This document describes the CI/CD layout under .github/, how workflows and scripts fit together, and how to customize and run the same pipeline on a fork (e.g. on your own default branch).


Workflows

Entry-point workflow: ci_main.yml

CI (main) is the main entry point for this repository. It runs on:

  • Push and pull_request to the main branch
  • workflow_dispatch with a mode: build, pre-release, or release

It does two things:

  1. Run CI – Calls the reusable ci.yml workflow with:
    • release_branch: main
    • release / pre_release according to the chosen mode
  2. Release (only on main when mode is release or pre-release) – Calls release.yml to create the GitHub release and optionally publish to PyPI.

So for this repo, “the main branch” is main. In a fork, you would add a similar entry-point workflow that uses your default branch (see Fork setup).

Reusable workflows (called by ci.yml or directly)

Workflow Purpose
ci.yml Orchestrates: version calculation → build binaries, tests, Docker, wheels → optional release. Accepts release_branch, release, pre_release.
calculate-version.yml Computes semantic version from tags and commits; outputs version, base_tag, commit_count. Uses release_branch.
binaries.yml Builds CLI binaries for targets from vars.TARGETS / vars.BINARIES.
test.yml Runs tests (lint, clippy, build-tests, integration).
docker.yml Builds and optionally pushes Docker images; uses version and release_branch; respects allow_push.
wheels-maturin-action.yml Builds Python wheels.
release.yml Creates GitHub Release, uploads binaries/wheels; optionally publishes wheels to PyPI.

WRITTEN TASK A :: Reproduce the CI/CD document word for word, starting at "So for this" and ending at "Builds Python wheels.".
WRITTEN TASK B :: Write the next part of the CI/CD document, picking up right after its last line.

PROVIDED MATERIAL ::
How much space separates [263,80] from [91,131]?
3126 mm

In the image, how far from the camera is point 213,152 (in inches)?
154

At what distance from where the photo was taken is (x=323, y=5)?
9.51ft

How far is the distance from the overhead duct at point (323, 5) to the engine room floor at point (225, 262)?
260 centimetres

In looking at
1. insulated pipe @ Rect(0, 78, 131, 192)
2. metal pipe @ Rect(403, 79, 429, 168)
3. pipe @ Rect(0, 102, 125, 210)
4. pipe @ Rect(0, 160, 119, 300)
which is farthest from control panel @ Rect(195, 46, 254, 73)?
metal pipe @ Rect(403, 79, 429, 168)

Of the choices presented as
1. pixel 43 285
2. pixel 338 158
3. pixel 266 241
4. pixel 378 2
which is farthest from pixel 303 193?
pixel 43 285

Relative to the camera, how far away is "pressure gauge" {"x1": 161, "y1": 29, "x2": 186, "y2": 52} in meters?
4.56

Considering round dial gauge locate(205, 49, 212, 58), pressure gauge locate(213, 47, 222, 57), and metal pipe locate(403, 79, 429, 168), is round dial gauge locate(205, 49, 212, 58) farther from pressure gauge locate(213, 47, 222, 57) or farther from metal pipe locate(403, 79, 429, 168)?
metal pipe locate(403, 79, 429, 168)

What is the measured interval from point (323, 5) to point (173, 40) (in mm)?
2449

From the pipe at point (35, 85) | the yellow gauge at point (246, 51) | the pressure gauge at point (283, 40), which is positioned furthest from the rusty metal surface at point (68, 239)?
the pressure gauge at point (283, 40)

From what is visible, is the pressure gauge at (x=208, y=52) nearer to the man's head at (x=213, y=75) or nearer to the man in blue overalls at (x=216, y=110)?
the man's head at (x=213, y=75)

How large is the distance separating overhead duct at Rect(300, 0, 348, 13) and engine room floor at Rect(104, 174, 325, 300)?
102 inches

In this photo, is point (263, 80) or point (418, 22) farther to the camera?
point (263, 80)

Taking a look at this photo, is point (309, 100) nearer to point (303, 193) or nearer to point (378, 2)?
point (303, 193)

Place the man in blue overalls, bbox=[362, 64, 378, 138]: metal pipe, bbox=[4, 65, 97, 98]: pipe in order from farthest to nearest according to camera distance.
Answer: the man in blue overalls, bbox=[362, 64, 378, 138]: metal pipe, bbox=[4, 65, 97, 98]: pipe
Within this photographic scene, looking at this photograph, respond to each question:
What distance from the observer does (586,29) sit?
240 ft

TASK RESULT A ::
So for this repo, “the main branch” is main. In a fork, you would add a similar entry-point workflow that uses your default branch (see Fork setup).

Reusable workflows (called by ci.yml or directly)

Workflow Purpose
ci.yml Orchestrates: version calculation → build binaries, tests, Docker, wheels → optional release. Accepts release_branch, release, pre_release.
calculate-version.yml Computes semantic version from tags and commits; outputs version, base_tag, commit_count. Uses release_branch.
binaries.yml Builds CLI binaries for targets from vars.TARGETS / vars.BINARIES.
test.yml Runs tests (lint, clippy, build-tests, integration).
docker.yml Builds and optionally pushes Docker images; uses version and release_branch; respects allow_push.
wheels-maturin-action.yml Builds Python wheels.

TASK RESULT B ::
Image mirror: image_mirror.yml

How it works in integration tests

Integration tests start several container images (LocalStack, MinIO, Azurite, and others). To avoid Docker Hub throttling, CI can pull those images from this repo’s GHCR mirror instead.

  • Environment variable: DOCKER_IMAGE_MIRROR must be a registry prefix only (no JSON), for example ghcr.io/owner/repo. In .github/workflows/test.yml, the integration-test job sets it to ghcr.io/${{ github.repository }} so forks automatically target their own GHCR namespace. For local runs, export the same shape if you want mirrored pulls.
  • Code: integration-tests/src/scaffold.rs defines a private helper get_image_name(original_image, tag).
    • If DOCKER_IMAGE_MIRROR is unset or empty, it returns (original_image, tag) unchanged (upstream image references).
    • If it is set, it matches original_image against a fixed list of upstream names (for example localstack/localstack, minio/minio) and maps each to a short mirror basename (for example localstack, minio). That basename must match the image part of the to field in .github/vars/default.image_mirror.json (e.g. to: "localstack:3.0" → basename localstack). It then returns (format!("{prefix}/{basename}"), tag).
    • Any upstream image not handled in that match is left as the original reference even when the prefix is set, so new services need an explicit mapping in code.

Populate the mirror

Mirror Docker Images to GHCR (image_mirror.yml) is a standalone workflow you run manually (workflow_dispatch). It pulls each from image in the matrix, retags it as ghcr.io/<repository>/<to>, and pushes to GHCR, so images are cached under your repo and pulls in CI hit GHCR instead of Docker Hub (or other upstream registries).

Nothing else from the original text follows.